With a $900,000 grant from the federal government through Western Economic Diversification Canada, Alberta Biochar Initiative partners were able to purchase the pyrolysis units. They will use them in their research program and as demonstration units with businesses and individuals interested in evaluating the economical potential of producing biochar on a commercial scale. The units convert feedstocks to biochar at temperatures in the 500 to 700 C range, and while researchers are still in the process of commissioning the units to determine their production capabilities, users can expect production of probably a couple of tonnes of biochar per day.

AITF is working in partnership with Lakeland College on the Alberta Biochar Initiative. By coordinating research while promoting commercialization, the goal is to potentially have a commercial biochar industry established in Alberta within about four years, versus a decade or more if researchers and entrepreneurs continue to work independently.
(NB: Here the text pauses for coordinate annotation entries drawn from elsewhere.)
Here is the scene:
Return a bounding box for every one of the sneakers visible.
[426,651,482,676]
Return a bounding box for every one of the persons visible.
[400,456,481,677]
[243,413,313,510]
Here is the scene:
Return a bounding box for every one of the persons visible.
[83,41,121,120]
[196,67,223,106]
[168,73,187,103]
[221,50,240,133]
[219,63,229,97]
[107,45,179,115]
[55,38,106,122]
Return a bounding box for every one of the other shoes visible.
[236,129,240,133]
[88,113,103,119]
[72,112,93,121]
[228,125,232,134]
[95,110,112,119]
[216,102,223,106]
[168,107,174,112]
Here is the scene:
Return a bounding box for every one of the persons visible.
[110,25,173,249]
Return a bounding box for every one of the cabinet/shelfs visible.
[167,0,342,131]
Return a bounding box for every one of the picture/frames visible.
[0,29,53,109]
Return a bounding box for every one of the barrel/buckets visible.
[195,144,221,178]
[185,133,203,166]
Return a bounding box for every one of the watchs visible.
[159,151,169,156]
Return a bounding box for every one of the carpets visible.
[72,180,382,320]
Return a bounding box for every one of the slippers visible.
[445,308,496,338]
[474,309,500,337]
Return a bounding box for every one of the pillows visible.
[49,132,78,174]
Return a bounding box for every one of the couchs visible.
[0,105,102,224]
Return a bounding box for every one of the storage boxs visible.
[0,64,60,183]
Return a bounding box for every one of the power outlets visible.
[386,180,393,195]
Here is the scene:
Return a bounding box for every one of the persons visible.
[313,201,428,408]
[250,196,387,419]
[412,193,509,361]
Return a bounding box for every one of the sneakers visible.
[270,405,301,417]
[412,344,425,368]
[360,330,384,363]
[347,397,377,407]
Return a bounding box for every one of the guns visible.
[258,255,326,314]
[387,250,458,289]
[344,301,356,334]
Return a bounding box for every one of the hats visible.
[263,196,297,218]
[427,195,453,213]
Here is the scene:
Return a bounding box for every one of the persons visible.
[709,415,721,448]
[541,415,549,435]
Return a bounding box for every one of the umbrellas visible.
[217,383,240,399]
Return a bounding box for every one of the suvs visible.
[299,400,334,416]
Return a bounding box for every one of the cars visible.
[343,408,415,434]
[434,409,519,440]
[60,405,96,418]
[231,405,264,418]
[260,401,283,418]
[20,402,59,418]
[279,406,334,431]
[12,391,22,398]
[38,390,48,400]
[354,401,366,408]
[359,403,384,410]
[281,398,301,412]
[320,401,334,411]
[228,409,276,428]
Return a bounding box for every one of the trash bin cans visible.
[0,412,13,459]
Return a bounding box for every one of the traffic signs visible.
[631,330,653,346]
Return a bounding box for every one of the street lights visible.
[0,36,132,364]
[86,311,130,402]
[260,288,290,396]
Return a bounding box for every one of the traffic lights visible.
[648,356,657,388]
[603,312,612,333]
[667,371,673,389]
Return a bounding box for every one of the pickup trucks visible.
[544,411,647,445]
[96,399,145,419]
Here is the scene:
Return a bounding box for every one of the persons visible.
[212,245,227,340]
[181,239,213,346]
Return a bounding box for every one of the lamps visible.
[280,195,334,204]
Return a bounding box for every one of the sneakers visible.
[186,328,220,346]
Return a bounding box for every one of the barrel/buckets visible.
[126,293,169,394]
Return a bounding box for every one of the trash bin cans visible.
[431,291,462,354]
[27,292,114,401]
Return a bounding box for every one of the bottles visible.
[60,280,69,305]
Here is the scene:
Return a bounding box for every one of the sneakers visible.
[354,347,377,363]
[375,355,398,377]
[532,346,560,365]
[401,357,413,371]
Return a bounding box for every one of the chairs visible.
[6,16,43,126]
Mathison says he believes there is considerable market potential for biochar.

“I think there is a lot of potential for this product in the horticultural industry, the greenhouse industry and in areas where there are high value crops to enhance the soil growth medium that they are currently using,” he says. Another potential use worthy of more research is in the area of water treatment.

Down the road, once initiative researchers have a better handle on the costs associated with biochar production and the mobility of the pyrolysis units, Mathison says it may be worthwhile to study the economic viability of smaller scale biochar production, such as conversion of manure as well as straw and hay bales from individual farms.

In terms of the conversion rate of the raw material to biochar, Don Harfield, team leader for Thermochemical Processing Bioresource Technologies at AITF, says that a tonne of feedstock will realistically produce between 15 to 28 percent biochar. Actual production depends on the size of the particle being fed into the pyrolysis unit, its moisture content, and the type of material.